(Foto: Clóvis Miranda)
Manaus (AM) – Apesar de décadas de discursos oficiais e promessas eleitorais, a realidade da política no Amazonas segue praticamente inalterada: a capital continua sendo o centro de decisões, investimentos e políticas públicas, enquanto o interior permanece em segundo plano. O padrão, repetido a cada eleição, mantém a lógica de concentração que molda a vida de quatro milhões de amazonenses, metade deles vivendo em Manaus.
O cientista político Israel Pinheiro explicou que a desigualdade entre capital e interior vai além da demografia.

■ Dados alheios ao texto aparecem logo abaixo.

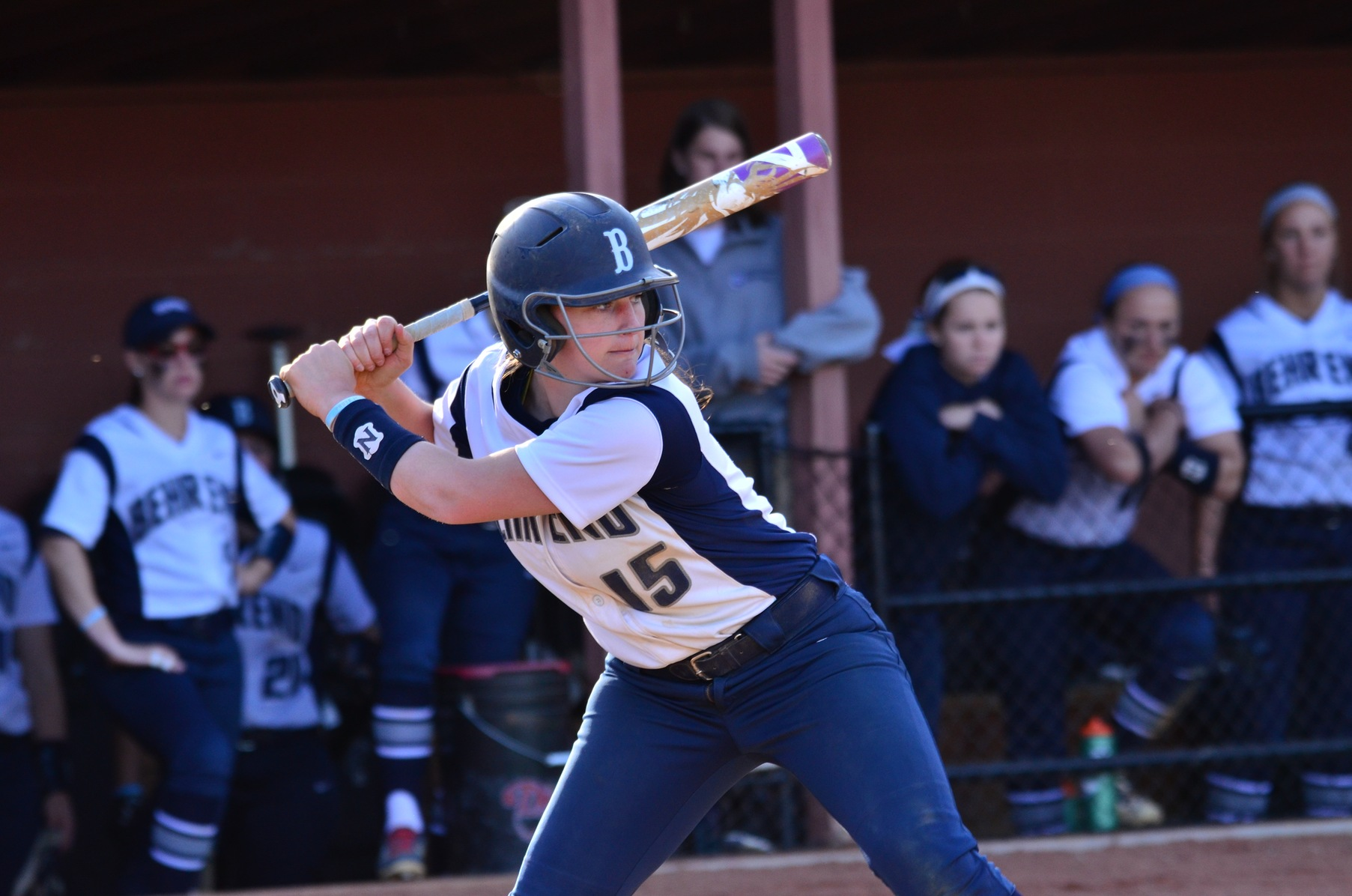 Softball Stays On Top of AMCC; Lions Split With Altoona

“Do total de recursos gerados no estado, algo em torno de 60% a 70% se concentra na capital. Isso ocorre porque Manaus reúne a infraestrutura capaz de atrair pessoas, investimentos e mobilidade, gerando um ciclo de concentração. As emendas parlamentares, por exemplo, na prática, acabam reforçando essa hierarquia, em vez de reduzir as disparidades”, afirmou.

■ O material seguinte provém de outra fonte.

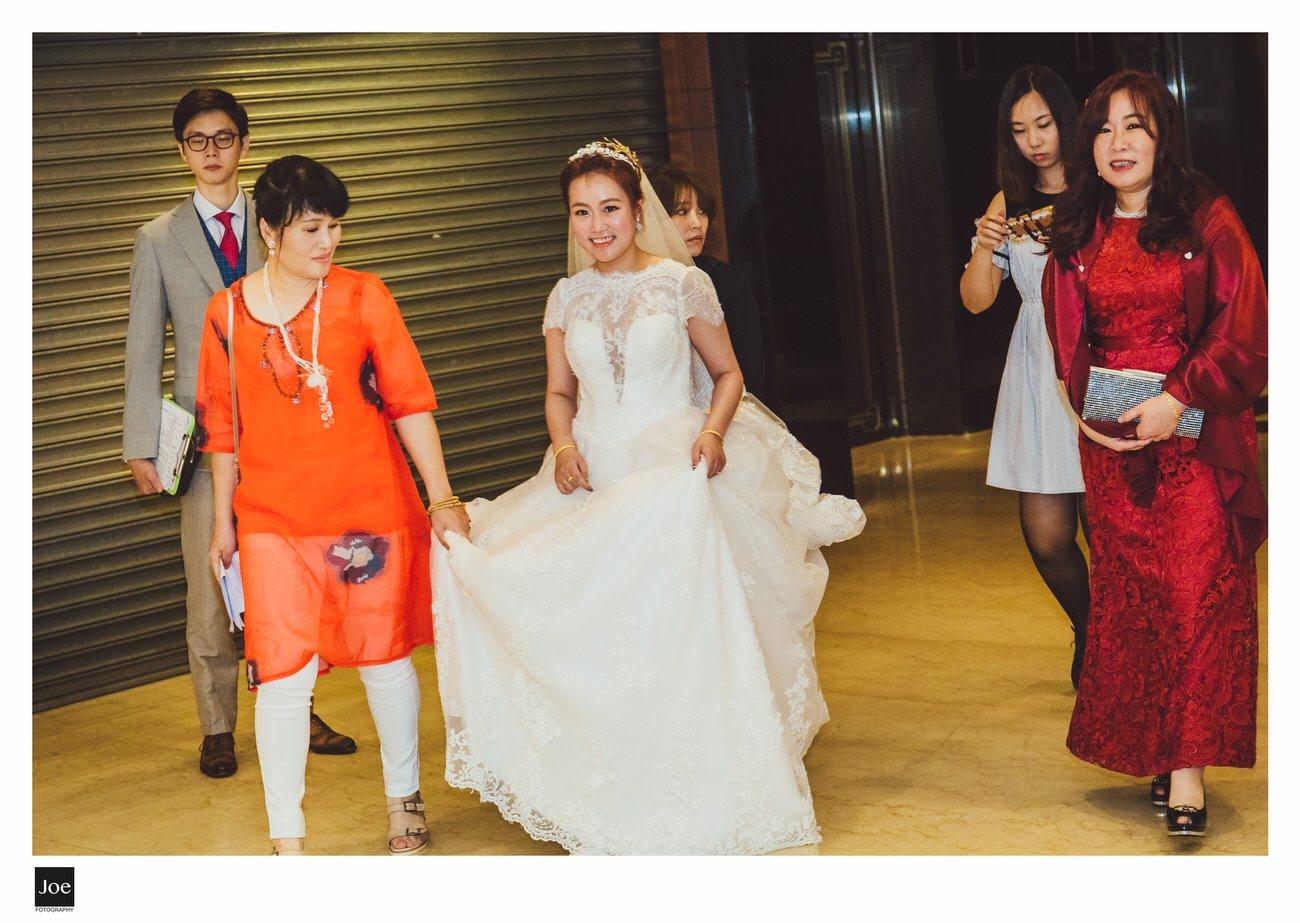 sunworld-dynasty-hotel-taipei-wedding-photo-joe-fotography-angel-jay-028.jpg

Pinheiro afirmou que a falta de descentralização tem raízes históricas. Políticos costumam apresentar projetos para o interior, mas a circulação de recursos e o peso da economia fazem com que Manaus continue recebendo a fatia majoritária. “É uma lógica estrutural: onde está o capital, ali também se concentram as estruturas públicas”, explicou.
Já o cientista político Luiz Carlos chamou atenção para o discurso recorrente dos políticos e suas promessas para se manter no poder, que na maioria dos casos, nunca se concretizam.
“Os políticos de hoje são especialistas em nos prometer o futuro. É curioso: jamais nos perguntam sobre o passado e fazem questão absoluta de esquecer o presente. O futuro tem uma vantagem estratégica: ele nunca chega”, ironizou.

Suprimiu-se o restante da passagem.